I suppose if they could link it into a bolt on network ariel on the camera which would then communicate to the phone and then priced the addon very cheaply then it could be a cheap replacement for a standard wireless remote which can be very expensive (especailly if you go for radio remotes).


----------



## smyth (May 21, 2009)

if it didn't require the tether to the laptop, I could see some real potential for this. Consider a photojournalist who has set up a remote camera behind the basket in basketball, or inside the net in hockey.


----------



## bigtwinky (May 21, 2009)

tsaraleksi said:


> Being able to set up a remote camera + laptop and then view and shoot with liveview from a different spot sounds very interesting and useful for some applications. As always, those who can't come up with a creative use for a new tool trash it.


 
Care to elaborate on these types of applications where you would find it usefull? I'm at a total loss and looking for inspiration in thinking of ways to use this. I agree that it sounds interesting, but with very limited application due to the tethering.

Its not an issue of trashing or praising, but an issue of discussing the uses. 



smyth said:


> if it didn't require the tether to the laptop, I could see some real potential for this. Consider a photojournalist who has set up a remote camera behind the basket in basketball, or inside the net in hockey.


 
I totally agree with you. Its the tethering that defeats the purpose IMO.


----------



## adamwilliamking (May 21, 2009)

smyth said:


> if it didn't require the tether to the laptop, I could see some real potential for this. Consider a photojournalist who has set up a remote camera behind the basket in basketball, or inside the net in hockey.


 
The only reason why this works is because the iphone is replicating what the computer is showing over wi-fi. Wireless teethering would have to be available before that was, and to me that would deem this product even more useful.


----------



## WhineAndDine (May 21, 2009)

well imagine if in later version, they add the ability to edit camera settings such as aperture and iso and wb and so on.  that sounds ridiculously interesting to me. also remember the iphone's screen is a high resolution screen.  a DSLR's screen pales in comparison.  

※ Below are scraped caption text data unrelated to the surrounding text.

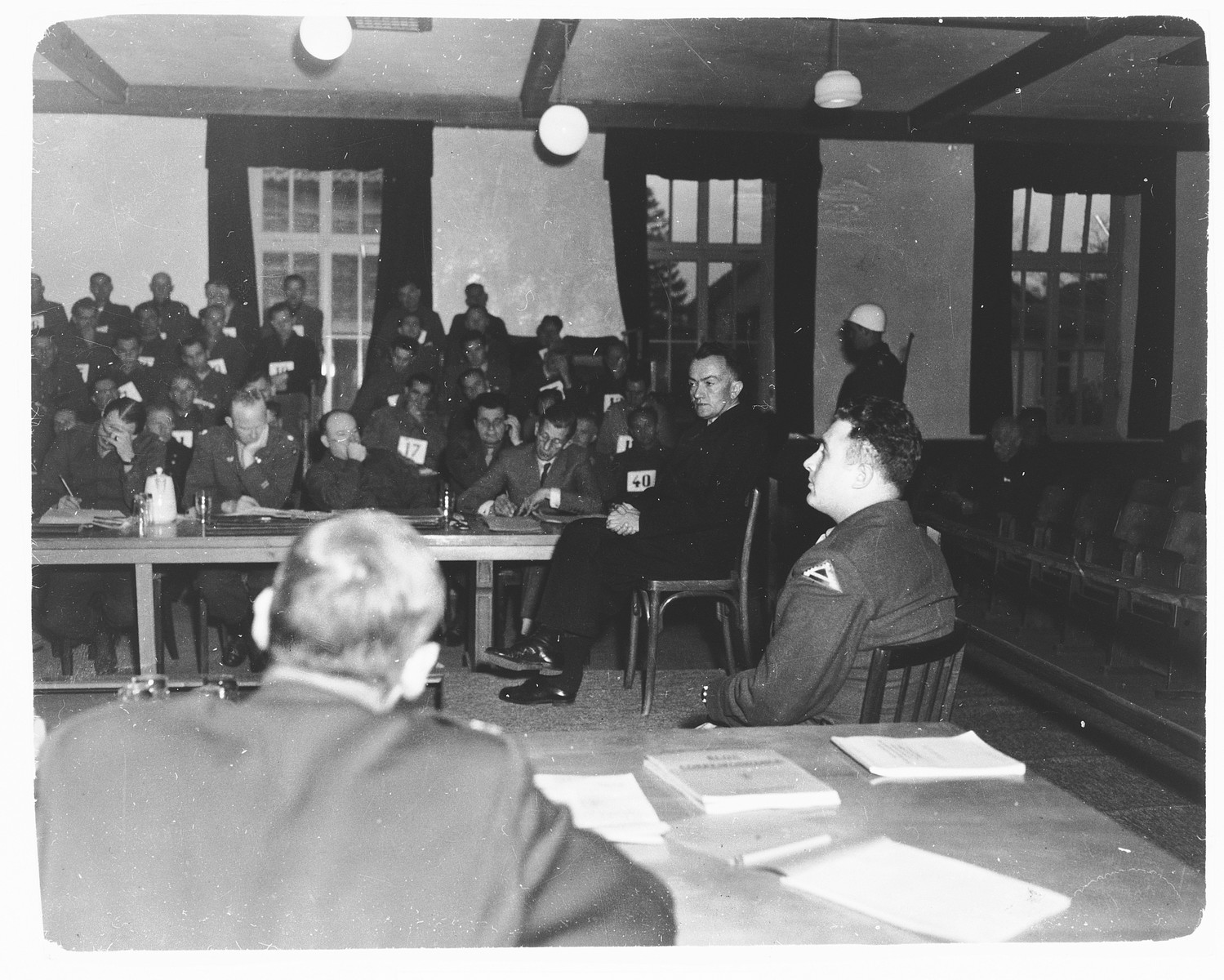 Attorneys listen to testimony during the Dachau concentration camp trial.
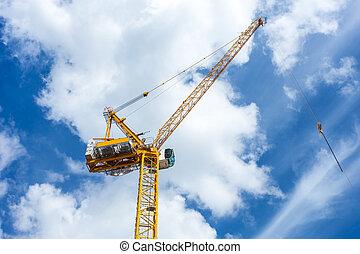 yellow hoisting crane with wonderful blue sky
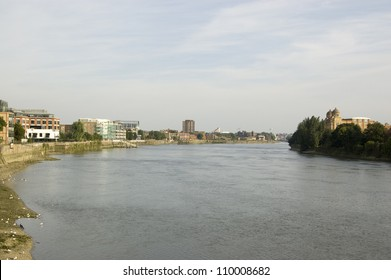 View of the River Thames from Hammersmith Bridge, looking towards Fulham.  The former Harrods furniture depository is on the right hand side and Fulham football ground towards the centre.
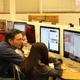 William Pettit assists students during web design lesson. (Allie Nannini/City Journals).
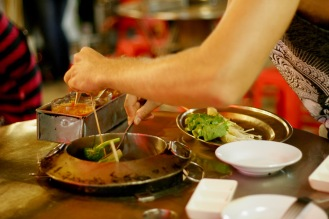 Satayspieße in einer Garküche selbst zubereiten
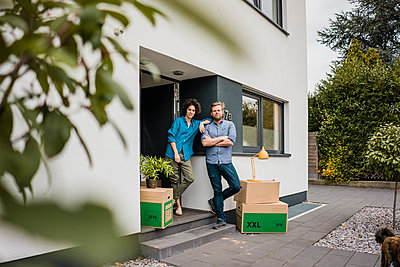 Couple standing at house entrance with cardboard boxes - p300m2080313 von Joseffson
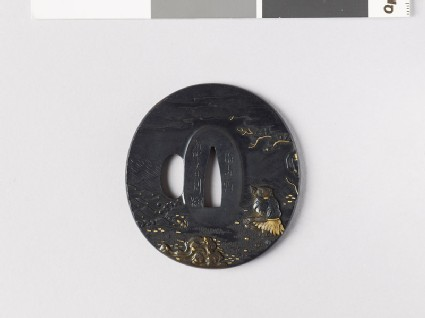 Tsuba depicting a fisherman on a beach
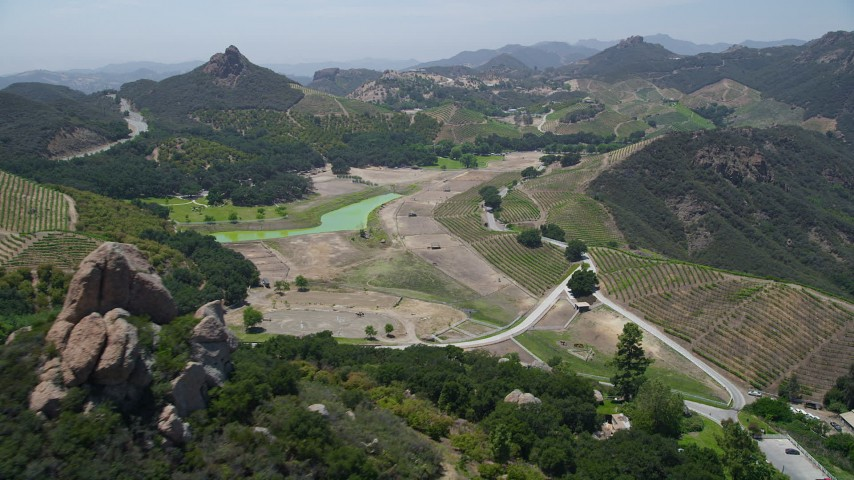 5K aerial video flyby rock formations atop hills, vineyards, and a country road in Malibu, California Aerial Stock Footage | AX42_101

for only $10 i think its well worth it.


----------



## table1349 (May 21, 2009)

Sounds like a $200.00 remote control I don't need.  If I am too tired or too lazy to push the enter key when tethered to my camera just to trip the shutter, or use my wired remote, then I need to find something other than photography to do.  Maybe full time couch potato and BonBon eater.


----------



## WhineAndDine (May 21, 2009)

gryphonslair99 said:


> Sounds like a $200.00 remote control I don't need.  If I am too tired or too lazy to push the enter key when tethered to my camera just to trip the shutter, or use my wired remote, then I need to find something other than photography to do.  Maybe full time couch potato and BonBon eater.

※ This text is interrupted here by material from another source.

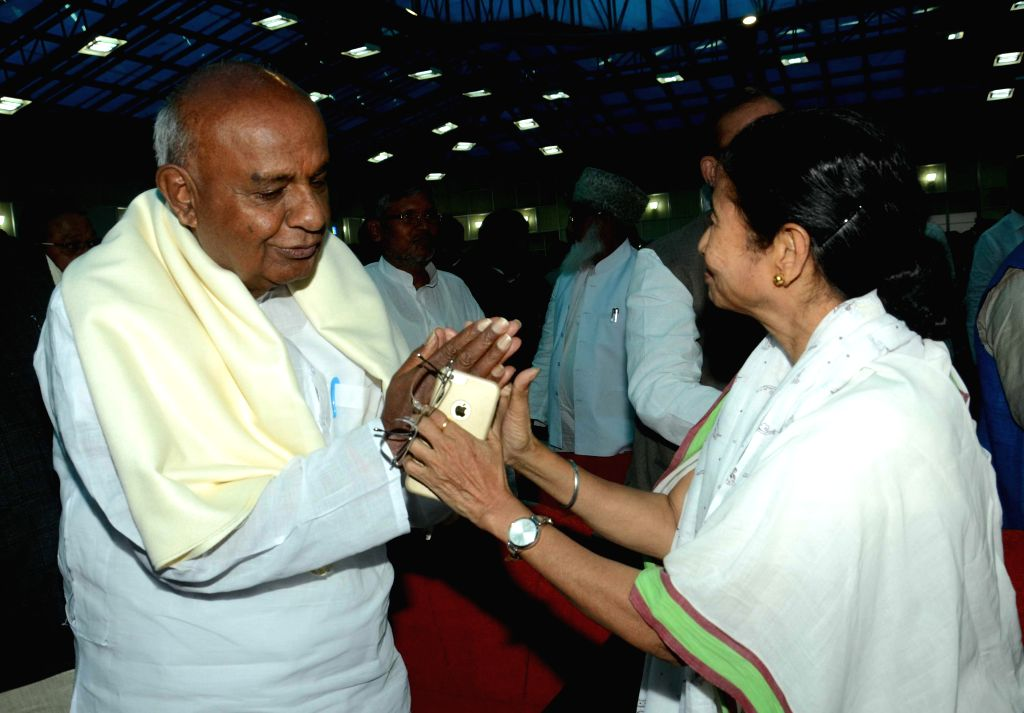 Former prime minister and JD (S) chief H D Deve Gowda and West Bengal Chief Minister Mamata Banerjee during JD(U) leader Nitish Kumar's swearing-in ceremony as the chief minister of Bihar at ...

where'd you pull that figure from?

it costs $10 bucks for the App. Assuming you already have an iPhone.  no one is going to buy the iphone just for this.


----------



## table1349 (May 21, 2009)

WhineAndDine said:


> gryphonslair99 said:
> 
> 
> > Sounds like a $200.00 remote control I don't need.  If I am too tired or too lazy to push the enter key when tethered to my camera just to trip the shutter, or use my wired remote, then I need to find something other than photography to do.  Maybe full time couch potato and BonBon eater.
> ...



I use a Blackberry not an iPhone.  Thus it is a $200.00 remote control that doesn't serve a lot of purpose.  It would be a different story if you could do away with being tethered to the laptop and have full functionality with the iPhone alone.  Until then, it's just another gimic.


----------



## WhineAndDine (May 21, 2009)

the grumpy envious blackberry user.  dont be upset we still love you.


----------



## Garbz (May 21, 2009)

It's true. Apple fanism + camera geek makes for headlines more efficient to type with capslock and using shift for lowercase characters 

This looks good for those that have their iphone. But on the whole if I were to set this up I'd be doing it for a long time otherwise I'd just shoot normally. I doubt the iPhone battery would satisfy in this case, they get poor enough battery life as it is. 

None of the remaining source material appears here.